To track this data for Unleash assignments, you first need to find all places where Unleash flags are being invoked and replace with a wrapper function. The example below is based on Javascript, see the Unleash SDK documentation to identify the syntax for your language of choice.

Find all places in your code where your feature flags are being invoked.

Unleash supports feature toggle variants and typically exposes a getVariant() method for retrieving the variant the user is seeing.

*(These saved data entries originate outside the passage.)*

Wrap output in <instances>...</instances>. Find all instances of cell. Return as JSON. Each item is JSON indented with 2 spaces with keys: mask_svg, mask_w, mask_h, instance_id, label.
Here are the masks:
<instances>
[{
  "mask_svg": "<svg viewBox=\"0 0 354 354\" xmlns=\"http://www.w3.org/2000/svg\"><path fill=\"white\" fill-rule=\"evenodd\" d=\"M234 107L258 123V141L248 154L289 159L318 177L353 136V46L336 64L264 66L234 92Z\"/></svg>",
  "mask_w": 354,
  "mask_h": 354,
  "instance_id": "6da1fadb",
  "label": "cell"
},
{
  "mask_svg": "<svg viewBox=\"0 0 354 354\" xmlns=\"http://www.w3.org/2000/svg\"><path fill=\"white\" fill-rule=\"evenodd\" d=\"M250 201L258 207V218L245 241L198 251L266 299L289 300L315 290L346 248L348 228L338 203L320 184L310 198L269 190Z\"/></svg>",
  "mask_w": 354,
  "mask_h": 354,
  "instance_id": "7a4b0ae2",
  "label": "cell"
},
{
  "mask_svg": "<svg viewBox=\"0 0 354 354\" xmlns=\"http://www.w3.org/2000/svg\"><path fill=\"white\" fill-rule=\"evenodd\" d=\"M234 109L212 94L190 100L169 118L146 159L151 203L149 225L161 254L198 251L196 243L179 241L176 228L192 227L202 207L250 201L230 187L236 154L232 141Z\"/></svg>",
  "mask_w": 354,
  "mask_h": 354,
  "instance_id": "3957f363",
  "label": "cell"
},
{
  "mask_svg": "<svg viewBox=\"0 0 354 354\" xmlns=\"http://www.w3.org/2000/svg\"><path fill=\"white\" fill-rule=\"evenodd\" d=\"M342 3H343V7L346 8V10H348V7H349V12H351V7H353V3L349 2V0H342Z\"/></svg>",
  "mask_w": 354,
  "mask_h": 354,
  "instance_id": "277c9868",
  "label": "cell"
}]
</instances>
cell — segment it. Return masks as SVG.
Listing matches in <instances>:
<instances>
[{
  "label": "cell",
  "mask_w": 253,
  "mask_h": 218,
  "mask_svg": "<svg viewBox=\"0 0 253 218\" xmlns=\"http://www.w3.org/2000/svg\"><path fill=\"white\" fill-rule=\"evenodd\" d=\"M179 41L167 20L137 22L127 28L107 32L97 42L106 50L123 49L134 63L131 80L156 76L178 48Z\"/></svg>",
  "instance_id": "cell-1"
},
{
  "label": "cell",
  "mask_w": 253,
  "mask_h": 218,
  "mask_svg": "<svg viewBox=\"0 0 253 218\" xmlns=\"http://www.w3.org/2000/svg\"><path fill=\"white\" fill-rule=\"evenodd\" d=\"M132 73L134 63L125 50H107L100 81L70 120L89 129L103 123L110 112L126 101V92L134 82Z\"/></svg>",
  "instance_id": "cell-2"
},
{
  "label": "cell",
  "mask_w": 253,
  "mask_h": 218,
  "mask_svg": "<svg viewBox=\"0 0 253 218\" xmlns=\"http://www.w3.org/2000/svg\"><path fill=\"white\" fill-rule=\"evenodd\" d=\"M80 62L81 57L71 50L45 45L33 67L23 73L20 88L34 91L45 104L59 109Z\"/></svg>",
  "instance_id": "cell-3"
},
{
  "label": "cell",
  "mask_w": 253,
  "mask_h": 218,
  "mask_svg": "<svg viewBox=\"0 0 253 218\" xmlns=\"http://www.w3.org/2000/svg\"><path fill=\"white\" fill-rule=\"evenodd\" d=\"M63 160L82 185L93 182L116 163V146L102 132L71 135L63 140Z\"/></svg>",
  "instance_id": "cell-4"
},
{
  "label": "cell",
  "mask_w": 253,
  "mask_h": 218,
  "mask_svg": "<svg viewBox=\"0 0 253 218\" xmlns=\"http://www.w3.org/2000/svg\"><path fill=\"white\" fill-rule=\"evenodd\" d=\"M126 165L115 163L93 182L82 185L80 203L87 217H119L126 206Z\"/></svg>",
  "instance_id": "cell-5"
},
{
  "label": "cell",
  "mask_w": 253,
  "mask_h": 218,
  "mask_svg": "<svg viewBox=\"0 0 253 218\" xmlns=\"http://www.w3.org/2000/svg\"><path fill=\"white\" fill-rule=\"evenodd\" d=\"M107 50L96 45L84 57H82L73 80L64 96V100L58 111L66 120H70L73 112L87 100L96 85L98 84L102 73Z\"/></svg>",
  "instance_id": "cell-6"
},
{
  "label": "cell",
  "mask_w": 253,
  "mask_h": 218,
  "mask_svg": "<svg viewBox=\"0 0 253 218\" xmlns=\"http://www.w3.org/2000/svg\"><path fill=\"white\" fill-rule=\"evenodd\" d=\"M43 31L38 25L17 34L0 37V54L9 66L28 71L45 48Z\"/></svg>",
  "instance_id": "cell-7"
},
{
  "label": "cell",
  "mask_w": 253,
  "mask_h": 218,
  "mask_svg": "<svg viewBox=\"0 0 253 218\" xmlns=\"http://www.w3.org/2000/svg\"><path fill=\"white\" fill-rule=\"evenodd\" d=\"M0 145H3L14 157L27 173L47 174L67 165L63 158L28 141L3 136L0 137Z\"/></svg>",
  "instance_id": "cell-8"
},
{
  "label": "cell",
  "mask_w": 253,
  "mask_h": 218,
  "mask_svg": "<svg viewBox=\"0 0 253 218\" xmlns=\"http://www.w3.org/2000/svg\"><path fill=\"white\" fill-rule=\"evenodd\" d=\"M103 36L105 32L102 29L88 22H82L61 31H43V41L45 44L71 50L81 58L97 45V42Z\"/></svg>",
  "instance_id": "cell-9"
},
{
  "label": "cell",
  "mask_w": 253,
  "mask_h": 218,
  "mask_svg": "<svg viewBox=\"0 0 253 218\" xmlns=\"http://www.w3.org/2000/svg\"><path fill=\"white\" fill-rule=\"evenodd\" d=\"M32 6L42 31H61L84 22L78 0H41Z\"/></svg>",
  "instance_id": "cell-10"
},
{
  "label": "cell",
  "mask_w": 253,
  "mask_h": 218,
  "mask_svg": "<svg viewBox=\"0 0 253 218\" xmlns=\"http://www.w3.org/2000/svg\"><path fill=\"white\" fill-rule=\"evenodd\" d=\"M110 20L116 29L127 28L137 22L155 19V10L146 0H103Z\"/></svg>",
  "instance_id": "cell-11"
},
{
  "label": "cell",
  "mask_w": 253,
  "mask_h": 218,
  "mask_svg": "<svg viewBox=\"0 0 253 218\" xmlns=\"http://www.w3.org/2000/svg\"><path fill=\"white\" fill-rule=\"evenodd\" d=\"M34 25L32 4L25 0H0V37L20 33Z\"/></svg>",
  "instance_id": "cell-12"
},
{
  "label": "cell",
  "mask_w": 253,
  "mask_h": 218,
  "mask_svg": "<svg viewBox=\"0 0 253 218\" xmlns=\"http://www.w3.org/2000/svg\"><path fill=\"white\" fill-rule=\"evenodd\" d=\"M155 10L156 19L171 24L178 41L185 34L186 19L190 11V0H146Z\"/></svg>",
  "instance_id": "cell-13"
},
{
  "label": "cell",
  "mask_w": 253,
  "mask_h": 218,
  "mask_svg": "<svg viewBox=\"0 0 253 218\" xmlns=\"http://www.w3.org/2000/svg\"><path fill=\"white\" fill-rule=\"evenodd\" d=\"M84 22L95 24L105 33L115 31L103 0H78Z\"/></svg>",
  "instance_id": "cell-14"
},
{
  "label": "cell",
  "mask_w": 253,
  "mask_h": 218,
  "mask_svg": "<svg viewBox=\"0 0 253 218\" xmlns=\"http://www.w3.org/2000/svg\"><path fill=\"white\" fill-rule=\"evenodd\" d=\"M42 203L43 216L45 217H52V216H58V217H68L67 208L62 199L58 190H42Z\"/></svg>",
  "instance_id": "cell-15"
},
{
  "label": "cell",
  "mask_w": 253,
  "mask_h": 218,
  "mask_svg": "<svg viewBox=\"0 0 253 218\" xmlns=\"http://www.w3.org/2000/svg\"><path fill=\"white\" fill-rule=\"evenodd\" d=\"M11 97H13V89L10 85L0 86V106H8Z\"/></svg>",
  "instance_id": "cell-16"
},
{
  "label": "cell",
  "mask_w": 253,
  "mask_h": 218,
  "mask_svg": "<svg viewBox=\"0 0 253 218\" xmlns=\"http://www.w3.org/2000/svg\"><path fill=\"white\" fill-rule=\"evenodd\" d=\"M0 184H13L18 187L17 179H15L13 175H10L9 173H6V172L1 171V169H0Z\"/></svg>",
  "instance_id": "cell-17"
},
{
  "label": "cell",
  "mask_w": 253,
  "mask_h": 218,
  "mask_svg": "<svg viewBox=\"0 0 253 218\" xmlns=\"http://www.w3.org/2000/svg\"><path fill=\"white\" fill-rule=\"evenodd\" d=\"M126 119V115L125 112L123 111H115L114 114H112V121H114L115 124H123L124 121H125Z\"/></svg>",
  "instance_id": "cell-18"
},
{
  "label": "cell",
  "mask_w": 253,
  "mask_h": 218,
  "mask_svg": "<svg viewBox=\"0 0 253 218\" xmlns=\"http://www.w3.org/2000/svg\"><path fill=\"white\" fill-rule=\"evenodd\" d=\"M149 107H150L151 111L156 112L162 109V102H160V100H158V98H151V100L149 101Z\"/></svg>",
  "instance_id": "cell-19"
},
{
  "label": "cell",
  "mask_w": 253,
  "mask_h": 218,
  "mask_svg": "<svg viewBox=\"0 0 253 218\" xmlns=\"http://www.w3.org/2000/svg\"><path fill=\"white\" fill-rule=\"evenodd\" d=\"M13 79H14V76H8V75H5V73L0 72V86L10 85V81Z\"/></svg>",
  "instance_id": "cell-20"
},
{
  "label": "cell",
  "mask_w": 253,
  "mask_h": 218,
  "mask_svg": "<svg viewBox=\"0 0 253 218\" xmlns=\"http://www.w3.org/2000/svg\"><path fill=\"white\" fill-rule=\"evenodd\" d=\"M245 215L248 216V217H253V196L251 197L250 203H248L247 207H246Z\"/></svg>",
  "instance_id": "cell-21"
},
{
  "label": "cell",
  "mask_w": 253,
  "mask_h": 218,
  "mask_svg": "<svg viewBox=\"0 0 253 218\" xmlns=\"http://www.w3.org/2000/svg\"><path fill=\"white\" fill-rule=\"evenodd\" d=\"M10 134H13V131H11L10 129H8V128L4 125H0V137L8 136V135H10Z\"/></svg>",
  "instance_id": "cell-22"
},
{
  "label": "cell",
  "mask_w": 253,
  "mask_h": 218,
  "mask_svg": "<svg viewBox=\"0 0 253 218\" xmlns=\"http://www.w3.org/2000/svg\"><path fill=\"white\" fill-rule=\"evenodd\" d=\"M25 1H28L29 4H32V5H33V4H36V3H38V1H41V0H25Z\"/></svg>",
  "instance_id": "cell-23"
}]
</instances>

const { initialize } = require('unleash-client');
const unleash = initialize({
url: 'http://unleash.herokuapp.com/api/',
appName: 'my-app-name',
instanceId: 'my-unique-instance-id',
customHeaders: {
Authorization: 'API token',
},
});

unleash.on('synchronized', () => {
// Unleash is ready to serve updated feature toggles.

// Check the variant
const variant = unleash.getVariant('button-color-experiment');

if (variant.name === "blue") {
// show blue button
} else if (variant.name === "red") {
// show red button
} else {
// show default
}
});

Log all feature flag invocations.

In order to capture assignment data, every time the feature flag is invoked, you need to log the user, timestamp, and which experiment and variant they're seeing

function checkFeatureEnabled(experimentKey, defaultValue) {
// determine whether or not this feature is enabled for the current user
const isEnabled = unleash.isEnabled('button-color-experiment');


// determine the variant enabled for this current user
const variant = unleash.getVariant('button-color-experiment');

/// here you show the different variations
if (variant.name === "blue") {
// show blue button
} else if (variant.name === "red") {
// show red button
} else {
// show default
}

// eventService here is the system you use for logging arbitrary events
// which ultimately end up in your data warehouse. The format/structure
// of sending these events will vary based on the interface of that system.
eventService.logEvent({
event_name: "ExperimentAssignmentEvent",
event_params: {
timestamp: new Date().toISOString(),
user_id: ID_OF_THE_CURRENT_USER,
experiment: experimentKey,
variation: variant.name,
device_id: DEVICE_ID,
},
});

// return the variant
return variant;
}

You need to ensure that all usages of feature flags (or at least those you wish to run an experiment on) are wrapped with this new function you created.

It is possible that an engineer on your team could call this new function before showing the new feature to the user. Be sure that the assignment event is only sent once the user experiences the feature you are experimenting on.